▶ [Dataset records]
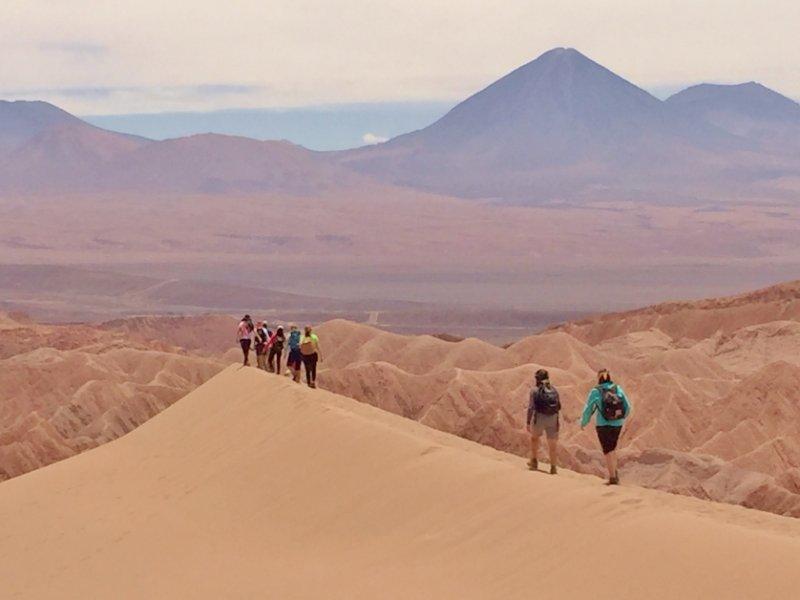 Atacama - Trekking de las Alturas
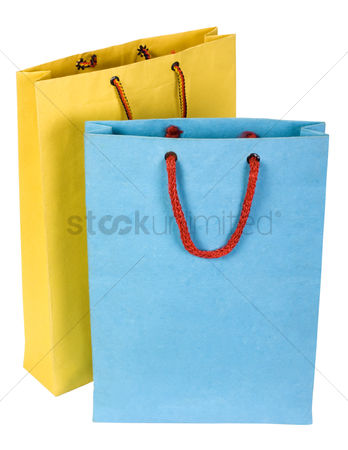Shopping background : Close-up of two shopping bags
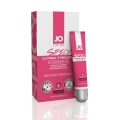 Gel Orgasmique - System JO Clitoral Spicy Gel (10 ml)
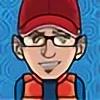 Urbain7's avatar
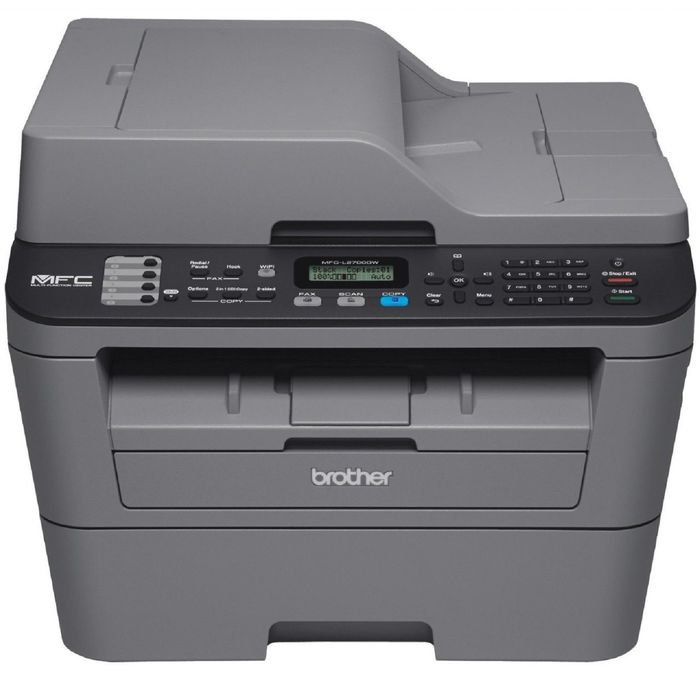МФУ, лазерная черно-белая печать Brother MFC-L2700DWR, А4, Duplex, LAN, WiFi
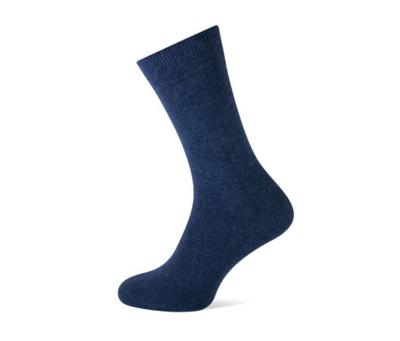 Sokken jeans blauw maat 43-47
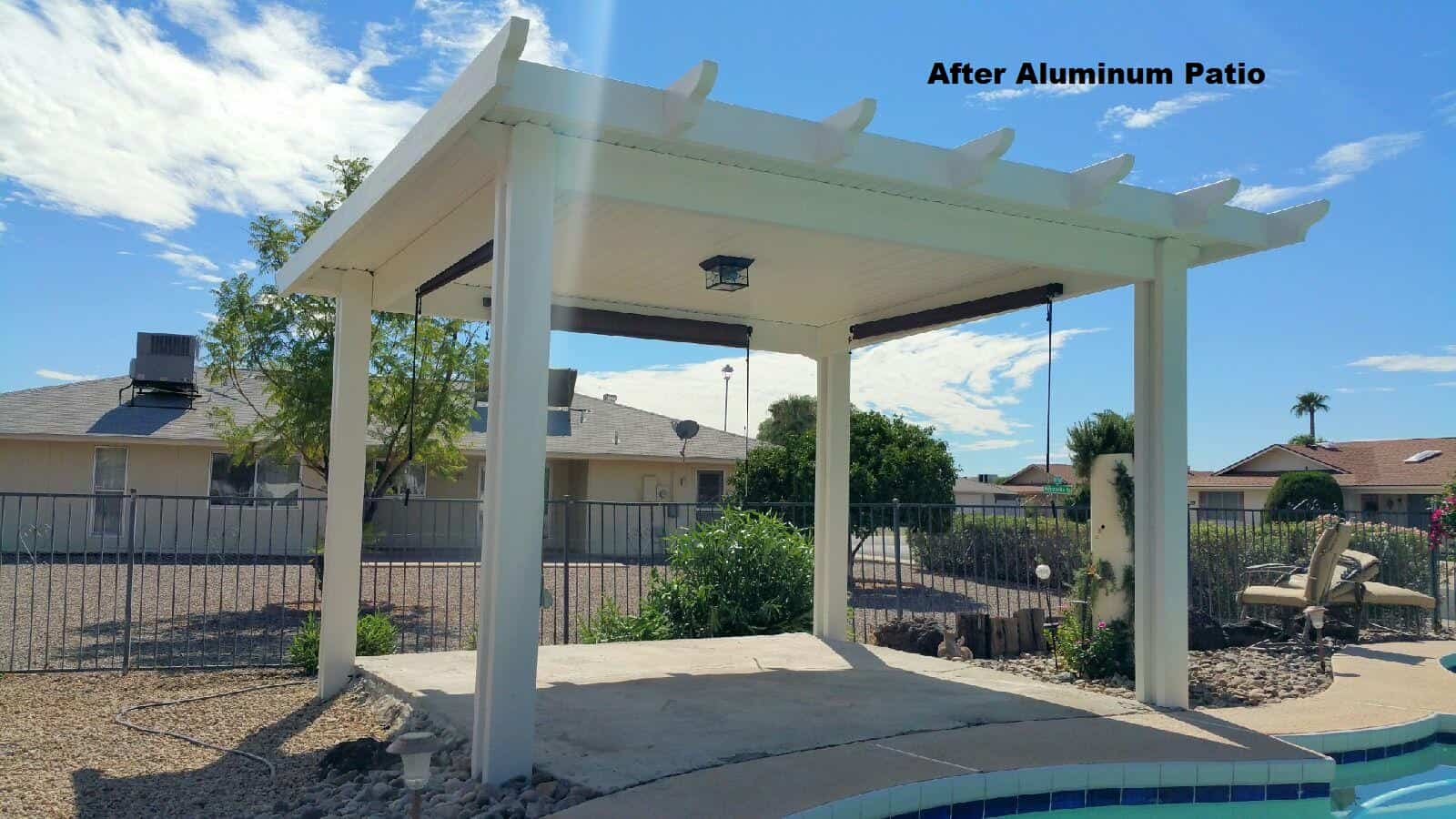 A large aluminum patio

▶ [Assigned task]
A word-for-word copy of the lines from the one containing "Gel Orgasmique - System" through the last line of the records is what is wanted, without pictures and without any other line.

▶ [Solution]
 Gel Orgasmique - System JO Clitoral Spicy Gel (10 ml)
 Urbain7's avatar
МФУ, лазерная черно-белая печать Brother MFC-L2700DWR, А4, Duplex, LAN, WiFi
 Sokken jeans blauw maat 43-47
 A large aluminum patio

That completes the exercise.